I’ve been thinking of the movement as sound design—like speaker placement, only my speakers happen to be performers. A lot of movement comes out of a geometric impulse related to what the group of voices is doing. I’m also very interested in how bodily position and physicality affects vocal production, which I want us as performers to embrace, rather than fight against. If you are tired, sound tired. If you are bent over, and blood is rushing to your head, let that affect how you sound. Don’t try to sound good or pretty. Sound like what you are doing. I’m also working with choreographer Faye Driscoll to help shape and develop the movement impulses. She’s amazing at honing in on what is essential about movement, which is important to me. I want the movement to be inseparable from the vocal impulses that we score out. I am also collaborating with director Becky Wright who is instrumental in drawing out movement and staging from the impulses that we generate. She is also one of the most compassionate community builders and organizers that I know. All of the performers have contributed text, melody, sound, and movement to the work.

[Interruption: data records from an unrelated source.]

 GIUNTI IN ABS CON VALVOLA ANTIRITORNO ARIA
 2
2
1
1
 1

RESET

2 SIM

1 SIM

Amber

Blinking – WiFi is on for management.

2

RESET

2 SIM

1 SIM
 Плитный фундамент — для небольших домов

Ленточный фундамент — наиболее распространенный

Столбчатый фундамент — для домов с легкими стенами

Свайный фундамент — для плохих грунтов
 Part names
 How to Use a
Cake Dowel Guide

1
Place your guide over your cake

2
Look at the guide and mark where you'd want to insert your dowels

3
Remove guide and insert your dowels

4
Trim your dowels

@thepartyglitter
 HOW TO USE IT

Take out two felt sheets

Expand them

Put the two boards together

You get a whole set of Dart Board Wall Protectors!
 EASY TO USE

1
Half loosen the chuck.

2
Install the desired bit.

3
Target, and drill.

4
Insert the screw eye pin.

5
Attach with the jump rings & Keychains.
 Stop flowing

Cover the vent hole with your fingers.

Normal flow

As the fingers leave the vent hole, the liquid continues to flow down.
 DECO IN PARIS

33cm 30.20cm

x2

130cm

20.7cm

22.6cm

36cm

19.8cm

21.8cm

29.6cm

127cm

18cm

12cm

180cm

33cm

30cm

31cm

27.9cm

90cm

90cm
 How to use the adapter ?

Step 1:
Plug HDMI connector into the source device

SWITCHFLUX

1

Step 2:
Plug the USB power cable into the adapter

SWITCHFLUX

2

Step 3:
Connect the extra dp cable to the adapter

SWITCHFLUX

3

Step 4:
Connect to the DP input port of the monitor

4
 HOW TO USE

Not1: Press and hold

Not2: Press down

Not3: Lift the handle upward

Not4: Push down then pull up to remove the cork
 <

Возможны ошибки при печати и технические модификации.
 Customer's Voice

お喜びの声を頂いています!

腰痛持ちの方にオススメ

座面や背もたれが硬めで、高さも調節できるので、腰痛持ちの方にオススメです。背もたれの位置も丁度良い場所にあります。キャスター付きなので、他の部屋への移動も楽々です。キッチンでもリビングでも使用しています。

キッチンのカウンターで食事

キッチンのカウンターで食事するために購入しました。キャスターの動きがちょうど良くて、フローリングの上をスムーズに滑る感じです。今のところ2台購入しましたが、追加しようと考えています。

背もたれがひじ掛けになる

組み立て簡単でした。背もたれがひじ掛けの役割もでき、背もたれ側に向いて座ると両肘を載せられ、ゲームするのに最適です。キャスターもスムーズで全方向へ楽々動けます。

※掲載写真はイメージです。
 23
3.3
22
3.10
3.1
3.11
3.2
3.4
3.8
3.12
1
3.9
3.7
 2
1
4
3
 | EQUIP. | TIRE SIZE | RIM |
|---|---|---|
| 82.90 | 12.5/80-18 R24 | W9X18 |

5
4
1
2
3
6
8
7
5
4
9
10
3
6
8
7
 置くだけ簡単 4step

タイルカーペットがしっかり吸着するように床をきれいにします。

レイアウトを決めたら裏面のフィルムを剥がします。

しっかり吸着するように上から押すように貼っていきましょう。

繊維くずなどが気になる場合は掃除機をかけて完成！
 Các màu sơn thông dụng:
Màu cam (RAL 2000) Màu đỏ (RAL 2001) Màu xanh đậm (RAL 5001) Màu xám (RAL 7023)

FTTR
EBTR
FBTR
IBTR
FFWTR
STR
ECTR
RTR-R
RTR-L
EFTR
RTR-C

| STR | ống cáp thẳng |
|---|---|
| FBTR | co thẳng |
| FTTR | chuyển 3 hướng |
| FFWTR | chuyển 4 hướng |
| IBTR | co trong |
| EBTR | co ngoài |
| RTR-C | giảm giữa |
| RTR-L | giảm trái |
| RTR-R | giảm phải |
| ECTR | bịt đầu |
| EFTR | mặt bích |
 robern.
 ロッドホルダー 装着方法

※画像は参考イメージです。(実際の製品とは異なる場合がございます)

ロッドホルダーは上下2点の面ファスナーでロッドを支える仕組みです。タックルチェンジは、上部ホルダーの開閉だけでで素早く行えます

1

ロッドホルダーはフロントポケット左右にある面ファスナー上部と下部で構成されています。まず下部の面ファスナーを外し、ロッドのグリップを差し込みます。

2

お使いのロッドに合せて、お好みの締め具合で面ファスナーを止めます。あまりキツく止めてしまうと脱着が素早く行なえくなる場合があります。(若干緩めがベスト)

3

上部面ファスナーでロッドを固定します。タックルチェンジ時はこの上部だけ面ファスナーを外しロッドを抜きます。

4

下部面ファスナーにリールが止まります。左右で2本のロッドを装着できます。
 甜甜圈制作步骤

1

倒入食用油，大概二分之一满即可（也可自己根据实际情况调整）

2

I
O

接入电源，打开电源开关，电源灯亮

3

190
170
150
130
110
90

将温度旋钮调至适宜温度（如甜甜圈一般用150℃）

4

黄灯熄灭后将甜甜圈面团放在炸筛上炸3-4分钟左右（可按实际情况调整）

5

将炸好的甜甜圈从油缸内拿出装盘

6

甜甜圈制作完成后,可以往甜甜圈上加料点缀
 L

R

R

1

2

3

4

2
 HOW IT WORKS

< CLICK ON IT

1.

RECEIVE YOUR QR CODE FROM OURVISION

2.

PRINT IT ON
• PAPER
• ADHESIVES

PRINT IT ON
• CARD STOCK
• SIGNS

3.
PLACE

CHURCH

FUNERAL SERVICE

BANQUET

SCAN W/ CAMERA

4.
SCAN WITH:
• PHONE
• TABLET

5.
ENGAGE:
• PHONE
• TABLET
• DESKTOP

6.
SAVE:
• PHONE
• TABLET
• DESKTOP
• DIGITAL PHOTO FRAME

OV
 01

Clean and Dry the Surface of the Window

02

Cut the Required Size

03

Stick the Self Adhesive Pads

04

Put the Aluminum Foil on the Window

FringeArts: What are some of the musical antecedents/influences you are drawing from?

Michael Kiley: My history with performing choral music is deeply tied to this work, compositionally and spiritually. Some of my most transcendent experiences occurred while playing a small part in a large group of voices. I also remain very influenced by Janet Cardiff, whose speaker installations I am copping, just flipping the stationary component to an audience member, and the moveable component to a live body sound source.

I seem to keep moving my work towards becoming a social practice. I’ve always wanted to create community through my work, I think all artists do, but I used to think of my work only as a way to communicate how I feel. Through teaching, I’ve learned that artistry can come from being a facilitator and educator. Writing music can be an incredibly lonely and isolating act, and I spend most of my days wanting to feel more connected to others. I enjoy helping people find sounds, words and movements that are unique to them much more than I do saying, “This is what you should do, this is how you should sound.” Making this work, and teaching my practice, have become the most meaningful ways that I have found to learn about and connect to people.